Depending on the type of company and industry, different strategic approaches can be utilised in adopting a knowledge management strategy (Haggie & Kingston, 2003; Joia, 2007). Hansen, Nohria, and Tierney (1999) propose codification- and personalisation strategies as alternative ways by which companies can develop their knowledge management strategies. They suggest, for example, that the companies producing customised solutions to unique problems – as many technological project deliveries are – should use the information technology to help people to communicate. Nevertheless, actual problem solving should often take place with the help of personal interaction (e.g., Jonassen, 2006).

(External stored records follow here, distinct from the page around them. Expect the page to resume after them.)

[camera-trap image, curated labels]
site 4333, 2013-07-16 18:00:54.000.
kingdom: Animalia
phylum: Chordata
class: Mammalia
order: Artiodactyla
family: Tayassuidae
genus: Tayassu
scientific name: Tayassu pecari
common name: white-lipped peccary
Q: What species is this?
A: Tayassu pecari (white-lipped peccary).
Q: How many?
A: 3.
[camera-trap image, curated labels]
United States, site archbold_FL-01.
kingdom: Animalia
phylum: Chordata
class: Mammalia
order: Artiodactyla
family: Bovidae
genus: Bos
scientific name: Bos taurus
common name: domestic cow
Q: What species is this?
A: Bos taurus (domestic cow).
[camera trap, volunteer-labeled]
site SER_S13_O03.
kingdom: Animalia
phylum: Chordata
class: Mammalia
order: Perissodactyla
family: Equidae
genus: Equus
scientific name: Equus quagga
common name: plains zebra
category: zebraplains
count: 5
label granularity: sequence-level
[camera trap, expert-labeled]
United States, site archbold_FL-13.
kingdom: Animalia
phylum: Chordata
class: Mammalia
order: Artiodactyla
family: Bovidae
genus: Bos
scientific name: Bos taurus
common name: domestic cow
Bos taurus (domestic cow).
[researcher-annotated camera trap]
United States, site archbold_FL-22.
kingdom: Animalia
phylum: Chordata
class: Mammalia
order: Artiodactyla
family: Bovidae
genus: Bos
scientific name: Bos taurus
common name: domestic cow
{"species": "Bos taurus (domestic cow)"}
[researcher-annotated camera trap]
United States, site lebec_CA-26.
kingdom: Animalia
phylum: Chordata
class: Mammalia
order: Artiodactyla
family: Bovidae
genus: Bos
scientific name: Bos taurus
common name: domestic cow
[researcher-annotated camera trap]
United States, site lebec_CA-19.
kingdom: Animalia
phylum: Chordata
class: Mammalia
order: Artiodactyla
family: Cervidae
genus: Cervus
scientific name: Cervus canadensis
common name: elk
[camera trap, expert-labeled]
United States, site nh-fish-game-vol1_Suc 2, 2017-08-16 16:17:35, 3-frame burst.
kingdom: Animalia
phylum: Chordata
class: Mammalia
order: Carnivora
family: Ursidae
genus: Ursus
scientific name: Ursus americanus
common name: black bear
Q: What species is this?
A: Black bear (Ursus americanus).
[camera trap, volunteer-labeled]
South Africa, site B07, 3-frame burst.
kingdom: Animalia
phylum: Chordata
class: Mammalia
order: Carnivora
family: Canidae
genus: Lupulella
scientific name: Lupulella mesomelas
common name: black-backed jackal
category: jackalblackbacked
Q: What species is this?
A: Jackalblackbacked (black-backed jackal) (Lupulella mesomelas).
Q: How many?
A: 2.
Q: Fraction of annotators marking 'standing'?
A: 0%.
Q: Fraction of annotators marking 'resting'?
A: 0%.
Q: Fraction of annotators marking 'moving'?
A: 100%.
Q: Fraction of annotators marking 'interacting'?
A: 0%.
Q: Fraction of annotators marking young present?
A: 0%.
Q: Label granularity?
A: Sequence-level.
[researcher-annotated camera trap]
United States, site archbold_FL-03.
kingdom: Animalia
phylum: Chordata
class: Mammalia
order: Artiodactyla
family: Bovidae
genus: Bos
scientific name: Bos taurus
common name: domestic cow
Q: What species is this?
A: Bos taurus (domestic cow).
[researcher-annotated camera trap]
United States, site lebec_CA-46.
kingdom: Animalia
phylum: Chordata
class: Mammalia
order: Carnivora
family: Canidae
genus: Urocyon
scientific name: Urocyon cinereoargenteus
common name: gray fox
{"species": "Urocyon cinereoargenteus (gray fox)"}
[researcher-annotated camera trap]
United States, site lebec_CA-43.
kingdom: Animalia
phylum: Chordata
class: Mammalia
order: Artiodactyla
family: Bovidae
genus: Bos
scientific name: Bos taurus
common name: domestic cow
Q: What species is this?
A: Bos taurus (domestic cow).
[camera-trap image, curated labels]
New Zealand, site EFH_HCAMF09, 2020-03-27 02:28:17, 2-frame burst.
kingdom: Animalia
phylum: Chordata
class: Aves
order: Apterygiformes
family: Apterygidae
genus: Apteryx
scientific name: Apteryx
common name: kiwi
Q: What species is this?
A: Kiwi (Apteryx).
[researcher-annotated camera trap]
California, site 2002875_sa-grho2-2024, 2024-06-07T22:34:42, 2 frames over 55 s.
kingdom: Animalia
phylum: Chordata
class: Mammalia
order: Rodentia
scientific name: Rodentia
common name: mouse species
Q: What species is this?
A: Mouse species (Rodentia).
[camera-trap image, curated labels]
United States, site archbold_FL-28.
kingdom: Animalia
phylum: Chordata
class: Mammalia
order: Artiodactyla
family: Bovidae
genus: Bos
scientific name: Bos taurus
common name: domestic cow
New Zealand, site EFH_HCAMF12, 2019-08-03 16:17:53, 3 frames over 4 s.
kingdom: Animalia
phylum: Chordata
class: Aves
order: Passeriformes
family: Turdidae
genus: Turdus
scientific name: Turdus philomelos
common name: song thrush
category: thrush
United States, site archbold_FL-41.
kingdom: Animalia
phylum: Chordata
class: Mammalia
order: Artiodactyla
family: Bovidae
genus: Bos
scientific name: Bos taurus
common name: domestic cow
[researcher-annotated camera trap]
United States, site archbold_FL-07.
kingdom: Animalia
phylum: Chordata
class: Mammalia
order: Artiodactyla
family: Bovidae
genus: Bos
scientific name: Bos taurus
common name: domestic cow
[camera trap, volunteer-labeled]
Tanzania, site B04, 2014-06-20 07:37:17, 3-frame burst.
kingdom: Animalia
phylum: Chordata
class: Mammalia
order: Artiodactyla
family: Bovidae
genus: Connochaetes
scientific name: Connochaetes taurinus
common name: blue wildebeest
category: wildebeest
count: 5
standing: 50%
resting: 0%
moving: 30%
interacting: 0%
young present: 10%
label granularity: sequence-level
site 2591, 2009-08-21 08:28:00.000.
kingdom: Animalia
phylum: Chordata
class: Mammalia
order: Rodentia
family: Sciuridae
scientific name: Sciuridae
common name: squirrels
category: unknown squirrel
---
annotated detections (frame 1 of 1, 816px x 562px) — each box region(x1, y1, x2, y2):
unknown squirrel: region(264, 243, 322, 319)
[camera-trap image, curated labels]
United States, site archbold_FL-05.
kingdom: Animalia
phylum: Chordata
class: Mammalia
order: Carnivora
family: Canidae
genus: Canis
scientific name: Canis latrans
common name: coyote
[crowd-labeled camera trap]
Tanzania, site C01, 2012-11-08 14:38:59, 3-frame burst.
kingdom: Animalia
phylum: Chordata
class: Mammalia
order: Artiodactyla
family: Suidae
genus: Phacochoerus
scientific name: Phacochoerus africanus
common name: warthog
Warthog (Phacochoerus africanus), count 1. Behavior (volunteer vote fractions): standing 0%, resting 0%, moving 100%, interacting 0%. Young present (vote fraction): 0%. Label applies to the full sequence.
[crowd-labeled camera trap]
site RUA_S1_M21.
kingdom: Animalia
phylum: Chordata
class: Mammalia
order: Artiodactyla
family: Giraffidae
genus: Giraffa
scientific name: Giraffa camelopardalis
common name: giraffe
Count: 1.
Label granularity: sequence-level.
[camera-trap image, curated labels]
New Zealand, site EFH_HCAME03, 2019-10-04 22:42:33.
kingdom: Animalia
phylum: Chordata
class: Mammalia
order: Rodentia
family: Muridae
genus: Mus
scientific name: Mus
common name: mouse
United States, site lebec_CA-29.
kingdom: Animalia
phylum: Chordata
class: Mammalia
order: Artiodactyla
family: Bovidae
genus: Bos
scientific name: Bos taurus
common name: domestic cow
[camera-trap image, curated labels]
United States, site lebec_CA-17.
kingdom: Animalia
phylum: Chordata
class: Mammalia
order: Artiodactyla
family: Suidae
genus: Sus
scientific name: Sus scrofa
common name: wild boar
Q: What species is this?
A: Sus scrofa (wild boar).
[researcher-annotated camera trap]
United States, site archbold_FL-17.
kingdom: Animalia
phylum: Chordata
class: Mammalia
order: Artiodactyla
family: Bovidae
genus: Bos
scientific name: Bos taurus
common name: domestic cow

Codification strategies are heavily based on technology and they use large databases to codify and store knowledge. The rationale of a codification strategy is to achieve ‘scale in knowledge reuse’ (Jashapara, 2004). This means that after completion of a project, companies will retrieve key pieces of knowledge from the assignment and create ‘knowledge objects’ to store valuable knowledge such as key solutions to problems. This knowledge is stored in knowledge repositories so that other projects and individuals in the company can use the same material for their projects. This means that there is little room for creativity and innovation in this approach and they are likely to be discouraged. Instead, the tried and tested methods of problem solutions are promoted. This is what the projects operating in mechanical project work environments (Koskinen, 2004) is utilised: a solid knowledge management approach based on previous knowledge without the potential risks of innovation. In this case, codification strategies are clearly aligned with the company’s business strategy focused on efficiency, cost savings and cost leadership.